The professionals working for each party look after their tribe. Longstanding conventions are being trashed as government appointments to bodies such as the Administrative Appeals Tribunal and state government corporations increasingly favour those connected to the party in power rather than those best qualified. Government grants and contracts are often awarded to party donors, and those well connected — which may just be coincidence, but because the processes are increasingly opaque, who would know?
Patronage like this reinforces shibboleths. The rewards for toeing the party line are much higher. Breaking with the tribe can disqualify you from future patronage and jobs.

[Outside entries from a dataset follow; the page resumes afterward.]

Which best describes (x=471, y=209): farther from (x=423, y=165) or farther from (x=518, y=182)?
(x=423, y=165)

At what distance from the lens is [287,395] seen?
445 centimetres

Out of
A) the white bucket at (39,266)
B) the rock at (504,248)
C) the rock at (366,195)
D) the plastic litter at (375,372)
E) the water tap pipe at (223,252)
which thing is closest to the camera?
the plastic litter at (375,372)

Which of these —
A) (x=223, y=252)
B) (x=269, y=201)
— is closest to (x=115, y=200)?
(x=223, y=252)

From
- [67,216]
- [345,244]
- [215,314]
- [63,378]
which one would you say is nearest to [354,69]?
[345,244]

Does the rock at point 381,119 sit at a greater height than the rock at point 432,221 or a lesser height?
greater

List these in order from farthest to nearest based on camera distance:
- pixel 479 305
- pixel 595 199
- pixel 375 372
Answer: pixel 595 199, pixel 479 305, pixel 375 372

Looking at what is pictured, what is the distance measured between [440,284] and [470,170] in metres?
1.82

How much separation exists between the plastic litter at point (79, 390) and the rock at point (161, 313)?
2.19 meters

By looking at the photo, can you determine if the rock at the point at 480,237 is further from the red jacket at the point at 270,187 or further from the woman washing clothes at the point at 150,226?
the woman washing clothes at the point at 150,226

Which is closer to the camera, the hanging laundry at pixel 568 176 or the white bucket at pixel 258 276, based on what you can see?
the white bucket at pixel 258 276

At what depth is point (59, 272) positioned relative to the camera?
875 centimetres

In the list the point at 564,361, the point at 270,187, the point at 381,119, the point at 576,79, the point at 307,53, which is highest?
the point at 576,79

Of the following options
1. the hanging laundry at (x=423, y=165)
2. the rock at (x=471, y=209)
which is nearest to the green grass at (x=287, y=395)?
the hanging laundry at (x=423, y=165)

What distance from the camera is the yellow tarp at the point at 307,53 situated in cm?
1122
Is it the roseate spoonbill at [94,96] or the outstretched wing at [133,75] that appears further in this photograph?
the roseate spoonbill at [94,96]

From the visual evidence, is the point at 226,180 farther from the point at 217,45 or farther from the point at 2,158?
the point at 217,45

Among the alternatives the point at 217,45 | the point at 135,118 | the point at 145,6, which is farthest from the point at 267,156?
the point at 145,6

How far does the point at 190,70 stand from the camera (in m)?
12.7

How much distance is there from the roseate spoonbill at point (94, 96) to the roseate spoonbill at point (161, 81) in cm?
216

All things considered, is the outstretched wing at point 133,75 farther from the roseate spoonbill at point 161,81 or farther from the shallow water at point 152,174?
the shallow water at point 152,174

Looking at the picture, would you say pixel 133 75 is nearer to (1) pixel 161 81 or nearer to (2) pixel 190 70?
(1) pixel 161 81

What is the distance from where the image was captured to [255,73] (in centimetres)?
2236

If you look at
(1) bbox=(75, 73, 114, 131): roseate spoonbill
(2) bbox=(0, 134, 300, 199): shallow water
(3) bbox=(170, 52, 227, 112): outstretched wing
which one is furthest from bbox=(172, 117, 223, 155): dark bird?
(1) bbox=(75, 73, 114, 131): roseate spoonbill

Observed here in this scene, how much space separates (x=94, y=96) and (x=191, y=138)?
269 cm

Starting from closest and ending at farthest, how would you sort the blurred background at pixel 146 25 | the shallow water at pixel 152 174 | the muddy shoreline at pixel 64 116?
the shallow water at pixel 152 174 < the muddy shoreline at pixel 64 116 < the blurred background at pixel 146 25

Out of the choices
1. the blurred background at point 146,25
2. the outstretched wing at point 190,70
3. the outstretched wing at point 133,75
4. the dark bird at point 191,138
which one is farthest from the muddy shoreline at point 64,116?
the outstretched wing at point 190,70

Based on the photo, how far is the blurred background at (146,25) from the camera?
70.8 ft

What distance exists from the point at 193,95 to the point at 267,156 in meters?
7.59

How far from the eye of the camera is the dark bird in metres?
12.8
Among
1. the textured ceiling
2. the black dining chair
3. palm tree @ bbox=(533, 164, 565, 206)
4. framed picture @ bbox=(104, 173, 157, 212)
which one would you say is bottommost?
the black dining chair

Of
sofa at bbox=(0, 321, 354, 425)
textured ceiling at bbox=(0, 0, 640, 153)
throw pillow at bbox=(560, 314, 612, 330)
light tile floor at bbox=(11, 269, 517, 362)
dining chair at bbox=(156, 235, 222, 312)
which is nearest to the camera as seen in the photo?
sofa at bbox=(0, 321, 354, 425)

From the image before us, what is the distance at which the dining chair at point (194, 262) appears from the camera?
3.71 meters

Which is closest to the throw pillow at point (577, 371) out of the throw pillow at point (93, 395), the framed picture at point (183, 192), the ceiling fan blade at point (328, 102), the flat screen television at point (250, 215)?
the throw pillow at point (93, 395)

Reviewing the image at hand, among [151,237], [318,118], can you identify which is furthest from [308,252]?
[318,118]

The disease is hard to cure. Politicians from all major parties have trashed valuable conventions that restrained politicisation of appointments, grants and contracts, and imposed consequences when politicians behaved badly. But there’s no going back. To restore good governance, these conventions will need to be replaced by hard rules policed by genuinely independent and well-armed regulators. The insider world of political advisers needs to be opened up to more people with policy expertise from the public service and fewer people with political expertise from student politics. Limiting political donations and campaign spending, and tightening controls on lobbying would also help to weaken the cosy coterie of politics and its clients.
Unfortunately the patient is not very interested in being cured. The current arrangements suit the major political parties and the professional political class very well. Although the treatments for the disease are well known, and voters strongly support them, the list of excuses for inactivity just gets longer.
History suggests that major institutional changes mostly happen only when there is an ongoing public scandal. Damning auditor-general reports aren’t enough. Only the nightly theatre of cross-examination at a royal commission or an independent corruption commission leads to voters focusing on institutional change rather than their usual concerns of jobs, health and education.
So the most likely path to change is for independent and minor-party members of parliament to insist on institutional reforms when they hold the balance of power. That’s how we got the Parliamentary Budget Office, the most significant institutional reform of the past fifteen years. And it’s an increasingly plausible scenario as the vote for minor parties and independents marches upwards, not least because voters are losing trust that the traditional parties are putting the public interest ahead of their own.
Shibboleths are a cancer eating away at good government. We need institutional change to weaken their tightening grip on our political class. Otherwise, many policy reforms that would benefit the country will continue to sit on the shelf.